I swear every time I embark on making cake pops I think what fun it will be and then halfway through I remember what a nightmare it is. I never have enough candy melt and then I end up desperately rolling crumbling cake pops in the remnants trying to get a full coat but still having cake pieces peak through. So take it from this sad pro and buy more candy melt than you think you could possibly need. Also, get a drying rack for the cake pops. That uniform perfectly-coated pattern for every pop is so worth it!
Those complaints aside, the process of making cake pops is very straightforward:
· Buy your favorite box cake and bake it!
· Let cool for 10 minutes out of the oven, then take a fork and scramble that sucker like an egg.
· Dump your cake into a large mixing bowl, add half a can of frosting of your choice and combine until your cake bits can hold together.
·Put wax paper out on a baking sheet (I even use the same pan I made the cake in for less washing).
· Roll your cake bits into balls—I go for just smaller than a golf ball. Too large and they won’t stay on the stick, too small and they just won’t be worth the bite.
· Melt one batch of candy melts and dip the tips of the cake pop sticks into the melts. When dry, stick the cake pop sticks into the center of your cake balls.
· Pop your tray of sticked cake balls into the fridge for 10 – 30 minutes.
· Take pops out of the fridge, dip them into your melt mixture, ensuring your melts stay deep enough to coat the entire cake pop.
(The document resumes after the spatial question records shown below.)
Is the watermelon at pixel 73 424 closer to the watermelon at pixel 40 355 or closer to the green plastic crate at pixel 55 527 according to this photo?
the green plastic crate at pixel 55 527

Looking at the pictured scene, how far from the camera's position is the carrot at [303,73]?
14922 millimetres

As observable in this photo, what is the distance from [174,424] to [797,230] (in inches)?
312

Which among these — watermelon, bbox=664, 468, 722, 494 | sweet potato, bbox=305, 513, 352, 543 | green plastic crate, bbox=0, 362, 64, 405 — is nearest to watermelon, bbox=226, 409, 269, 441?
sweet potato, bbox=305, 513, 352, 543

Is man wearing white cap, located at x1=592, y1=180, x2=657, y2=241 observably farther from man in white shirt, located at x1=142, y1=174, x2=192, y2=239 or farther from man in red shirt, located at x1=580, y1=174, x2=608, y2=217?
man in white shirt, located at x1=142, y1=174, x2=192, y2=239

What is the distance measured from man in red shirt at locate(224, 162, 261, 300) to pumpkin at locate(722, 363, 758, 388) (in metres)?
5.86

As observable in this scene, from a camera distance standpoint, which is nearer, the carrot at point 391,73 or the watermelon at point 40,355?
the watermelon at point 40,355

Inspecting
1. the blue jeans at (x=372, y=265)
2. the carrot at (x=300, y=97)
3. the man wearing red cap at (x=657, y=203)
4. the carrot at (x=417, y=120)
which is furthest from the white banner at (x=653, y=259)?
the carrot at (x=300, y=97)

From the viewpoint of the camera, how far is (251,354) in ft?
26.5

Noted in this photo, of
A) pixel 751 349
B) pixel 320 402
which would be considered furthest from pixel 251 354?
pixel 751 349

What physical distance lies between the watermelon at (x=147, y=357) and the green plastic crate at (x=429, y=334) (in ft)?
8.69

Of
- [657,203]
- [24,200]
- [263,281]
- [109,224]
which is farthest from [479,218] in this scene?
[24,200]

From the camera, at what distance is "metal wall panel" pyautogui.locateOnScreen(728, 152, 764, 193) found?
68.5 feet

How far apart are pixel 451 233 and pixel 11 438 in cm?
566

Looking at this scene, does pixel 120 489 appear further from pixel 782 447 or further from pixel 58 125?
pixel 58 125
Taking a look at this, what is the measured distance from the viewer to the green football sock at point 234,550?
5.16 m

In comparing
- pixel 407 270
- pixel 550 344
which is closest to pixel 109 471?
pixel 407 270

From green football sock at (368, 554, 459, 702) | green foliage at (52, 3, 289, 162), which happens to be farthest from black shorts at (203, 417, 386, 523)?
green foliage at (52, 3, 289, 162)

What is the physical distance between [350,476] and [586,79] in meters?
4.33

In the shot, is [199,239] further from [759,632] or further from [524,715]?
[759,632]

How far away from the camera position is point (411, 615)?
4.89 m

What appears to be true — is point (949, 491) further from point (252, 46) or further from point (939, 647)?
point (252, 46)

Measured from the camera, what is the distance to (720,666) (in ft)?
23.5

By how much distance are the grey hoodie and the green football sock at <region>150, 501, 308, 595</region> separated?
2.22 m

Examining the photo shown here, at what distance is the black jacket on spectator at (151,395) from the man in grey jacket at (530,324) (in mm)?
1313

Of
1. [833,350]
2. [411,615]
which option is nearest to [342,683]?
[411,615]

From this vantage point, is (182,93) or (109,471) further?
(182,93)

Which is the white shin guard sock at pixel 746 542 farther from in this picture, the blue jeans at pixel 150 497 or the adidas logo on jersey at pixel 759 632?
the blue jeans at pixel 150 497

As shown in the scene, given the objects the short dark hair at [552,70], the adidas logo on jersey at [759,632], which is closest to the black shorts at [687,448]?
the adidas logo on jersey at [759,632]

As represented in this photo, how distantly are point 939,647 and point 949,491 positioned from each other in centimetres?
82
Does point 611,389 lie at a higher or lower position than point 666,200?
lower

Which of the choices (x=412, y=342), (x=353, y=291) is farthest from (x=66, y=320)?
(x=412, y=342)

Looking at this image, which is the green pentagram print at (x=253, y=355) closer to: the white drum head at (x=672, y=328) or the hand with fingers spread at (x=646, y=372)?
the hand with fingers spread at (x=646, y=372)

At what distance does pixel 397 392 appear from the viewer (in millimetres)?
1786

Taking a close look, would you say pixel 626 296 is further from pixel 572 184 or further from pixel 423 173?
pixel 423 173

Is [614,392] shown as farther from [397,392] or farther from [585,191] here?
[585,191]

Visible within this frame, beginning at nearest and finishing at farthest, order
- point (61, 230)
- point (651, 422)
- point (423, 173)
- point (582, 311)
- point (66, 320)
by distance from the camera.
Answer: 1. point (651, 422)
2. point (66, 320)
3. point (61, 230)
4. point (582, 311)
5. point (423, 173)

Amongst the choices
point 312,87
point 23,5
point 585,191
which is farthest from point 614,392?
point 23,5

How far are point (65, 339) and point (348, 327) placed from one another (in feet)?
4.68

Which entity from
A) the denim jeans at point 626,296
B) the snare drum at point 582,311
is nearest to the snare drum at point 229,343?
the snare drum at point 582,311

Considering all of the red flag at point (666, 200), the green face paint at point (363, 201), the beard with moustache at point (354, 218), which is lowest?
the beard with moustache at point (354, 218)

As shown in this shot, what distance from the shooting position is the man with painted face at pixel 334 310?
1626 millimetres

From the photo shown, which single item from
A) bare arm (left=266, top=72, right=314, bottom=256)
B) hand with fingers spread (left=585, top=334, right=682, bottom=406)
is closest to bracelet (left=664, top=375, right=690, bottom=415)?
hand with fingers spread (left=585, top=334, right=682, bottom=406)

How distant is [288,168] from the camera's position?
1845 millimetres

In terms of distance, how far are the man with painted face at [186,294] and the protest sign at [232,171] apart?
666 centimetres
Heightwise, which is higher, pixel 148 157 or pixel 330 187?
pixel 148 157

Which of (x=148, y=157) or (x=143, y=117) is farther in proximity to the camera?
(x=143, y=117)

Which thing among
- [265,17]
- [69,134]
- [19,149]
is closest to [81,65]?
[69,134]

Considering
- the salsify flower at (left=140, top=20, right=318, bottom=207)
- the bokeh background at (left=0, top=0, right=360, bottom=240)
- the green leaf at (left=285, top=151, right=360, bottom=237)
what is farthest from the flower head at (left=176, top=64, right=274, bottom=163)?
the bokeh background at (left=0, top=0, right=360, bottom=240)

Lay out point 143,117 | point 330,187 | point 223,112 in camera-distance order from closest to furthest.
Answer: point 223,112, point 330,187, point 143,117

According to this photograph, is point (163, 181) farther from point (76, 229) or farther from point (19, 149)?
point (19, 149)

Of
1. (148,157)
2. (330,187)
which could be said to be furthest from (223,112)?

Add and melt more candy melt as necessary.
· Put your dipped cake pops onto the drying rack for smooth results. Cheat: if you can’t get a rack, trying using the holes in your colander.
· Voila! Decorate with sprinkles, edible glitter, fondant, frozen chocolate, or whatever your heart desires! I made little radish ‘leaves’ with baker’s chocolate that I piped onto wax paper and then froze.
I trust you to try these out, finesse your technique, and become a cake pop master. Just get enough candy melts and a drying rack and you are well on your hassle-free way.
Images: Beginning and End stages of cake pop assembly!
And that about covered the party—we had simple decorations around the Beatrix Potter theme, delicious food and even better doughnuts and cake pops for dessert, and my family had a lovely time. The vegetable garden diaper basket was a huge hit and my games were popular even though I was disappointed with how few nursery rhymes were known. I feel my first grown, domestic femme resisting patriarchy but still serving hostess excellence event went well and I look forward to sharing more with you all!